■ **TEXTE ÉTUDIÉ**
┄┄┄┄┄┄┄┄┄┄┄┄┄┄┄┄┄┄┄┄

Sarah Fuller : clinique onirique
par Claire Moeder
photos : Sarah Fuller & Galerie les Territoires
En étroite connivence avec un laboratoire de recherche médicale sur le rêve, l’artiste Sarah Fuller a élaboré le projet artistique Dream Lab. Intriguée par les possibilités qui s’ouvrent lors de rêves ou d’états seconds, l’artiste manipule son cycle de sommeil afin de toucher à l’instant fragile qui se situe à la frontière du subconscient.
Dream Lab s’appuie sur un protocole scientifique conduit sous l’observation minutieuse du Dream and Nightmare Laboratory de l’hôpital du Sacré-Cœur de Montréal. Durant plusieurs jours, Sarah Fuller s’est pliée au jeu du sommeil contrôlé. Plongée dans un état de somnolence, l’artiste était systématiquement éveillée lorsqu’elle atteignait le niveau subconscient du rêve, grâce au flash de son appareil photographique déclenché par les chercheurs. La photographie prise dans ce bref instant permet de se tenir au plus près cette phase interstitielle entre rêve et conscience.

┄┄┄┄┄┄┄┄┄┄┄┄┄┄┄┄┄┄┄┄

■ **DONNÉES À EXAMINER**
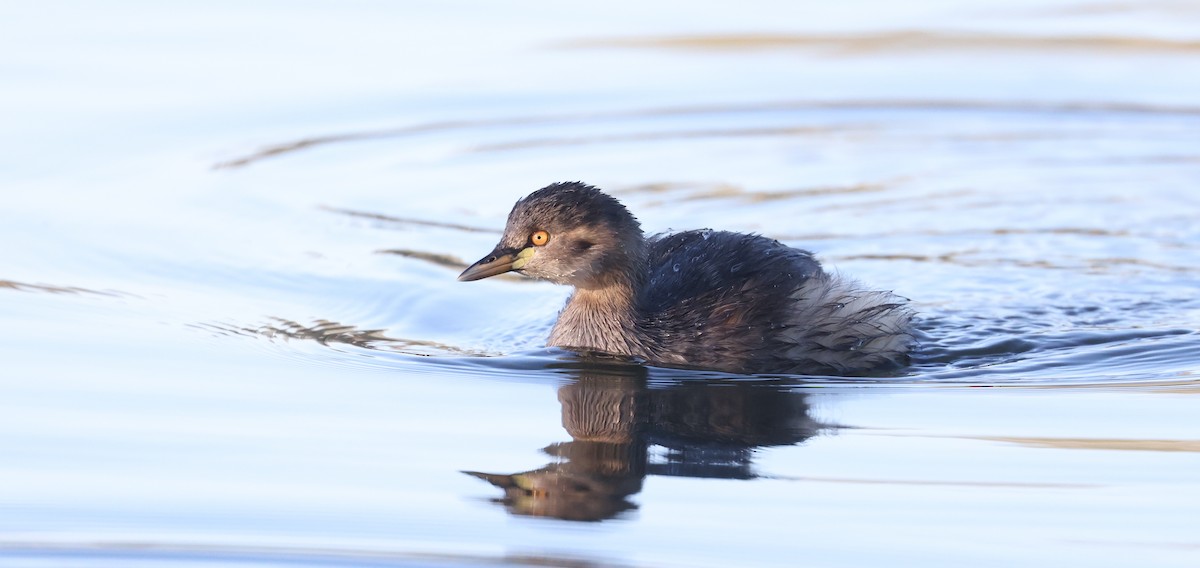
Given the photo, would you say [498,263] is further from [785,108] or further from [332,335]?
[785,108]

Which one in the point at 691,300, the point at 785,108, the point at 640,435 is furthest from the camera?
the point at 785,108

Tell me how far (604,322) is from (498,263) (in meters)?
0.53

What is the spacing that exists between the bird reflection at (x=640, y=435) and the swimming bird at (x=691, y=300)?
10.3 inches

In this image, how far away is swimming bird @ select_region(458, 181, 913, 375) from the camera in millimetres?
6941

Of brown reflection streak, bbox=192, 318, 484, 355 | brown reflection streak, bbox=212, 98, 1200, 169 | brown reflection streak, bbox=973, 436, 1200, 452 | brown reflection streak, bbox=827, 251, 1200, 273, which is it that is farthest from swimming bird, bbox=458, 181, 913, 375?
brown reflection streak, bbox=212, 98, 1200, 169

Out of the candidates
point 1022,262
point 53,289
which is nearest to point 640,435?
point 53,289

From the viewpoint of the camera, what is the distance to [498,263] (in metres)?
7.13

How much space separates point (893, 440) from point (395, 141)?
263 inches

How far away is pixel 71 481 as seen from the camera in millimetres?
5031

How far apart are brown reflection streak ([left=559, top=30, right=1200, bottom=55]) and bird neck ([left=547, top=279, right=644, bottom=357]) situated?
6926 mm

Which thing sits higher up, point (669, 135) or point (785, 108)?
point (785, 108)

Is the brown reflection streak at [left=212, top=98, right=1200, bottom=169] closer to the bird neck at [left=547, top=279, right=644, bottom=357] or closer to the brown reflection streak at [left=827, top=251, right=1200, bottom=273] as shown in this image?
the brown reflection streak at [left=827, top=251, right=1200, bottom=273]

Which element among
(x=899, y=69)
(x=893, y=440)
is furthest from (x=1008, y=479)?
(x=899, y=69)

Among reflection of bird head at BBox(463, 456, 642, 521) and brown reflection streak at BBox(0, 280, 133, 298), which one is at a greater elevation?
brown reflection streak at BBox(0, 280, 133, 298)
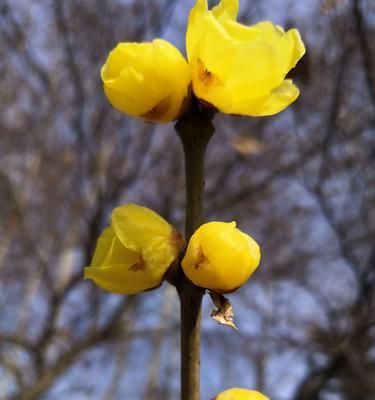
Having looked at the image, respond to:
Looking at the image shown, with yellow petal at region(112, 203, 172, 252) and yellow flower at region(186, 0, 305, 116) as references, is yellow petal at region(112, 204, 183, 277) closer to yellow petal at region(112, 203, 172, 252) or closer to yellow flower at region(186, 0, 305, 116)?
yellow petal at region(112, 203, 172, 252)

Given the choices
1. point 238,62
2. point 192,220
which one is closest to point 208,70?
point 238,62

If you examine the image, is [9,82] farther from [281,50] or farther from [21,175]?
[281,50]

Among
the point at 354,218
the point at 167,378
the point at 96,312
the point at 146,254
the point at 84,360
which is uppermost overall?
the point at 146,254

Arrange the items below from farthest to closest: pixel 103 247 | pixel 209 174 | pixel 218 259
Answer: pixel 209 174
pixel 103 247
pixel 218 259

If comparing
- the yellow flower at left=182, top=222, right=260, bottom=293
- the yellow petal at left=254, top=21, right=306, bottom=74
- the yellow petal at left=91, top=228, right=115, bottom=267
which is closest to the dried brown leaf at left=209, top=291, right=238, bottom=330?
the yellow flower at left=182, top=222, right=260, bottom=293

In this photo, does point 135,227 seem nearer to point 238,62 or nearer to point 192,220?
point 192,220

┄┄┄┄┄┄┄┄┄┄┄┄┄┄┄┄┄┄┄┄

■ **ÉNONCÉ**
D'après le texte sur Sarah Fuller, répondez à ces questions, une par ligne :
1. Qui signe ce texte ?
2. Sous l'observation de quel laboratoire le protocole de Dream Lab a-t-il été conduit ?
3. Par quel moyen l'artiste était-elle éveillée lorsqu'elle atteignait le niveau subconscient du rêve ?
Les données ne servent pas ici.

■ **RÉPONSE**
1. Claire Moeder.
2. Le Dream and Nightmare Laboratory de l'hôpital du Sacré-Cœur de Montréal.
3. Par le flash de son appareil photographique, déclenché par les chercheurs.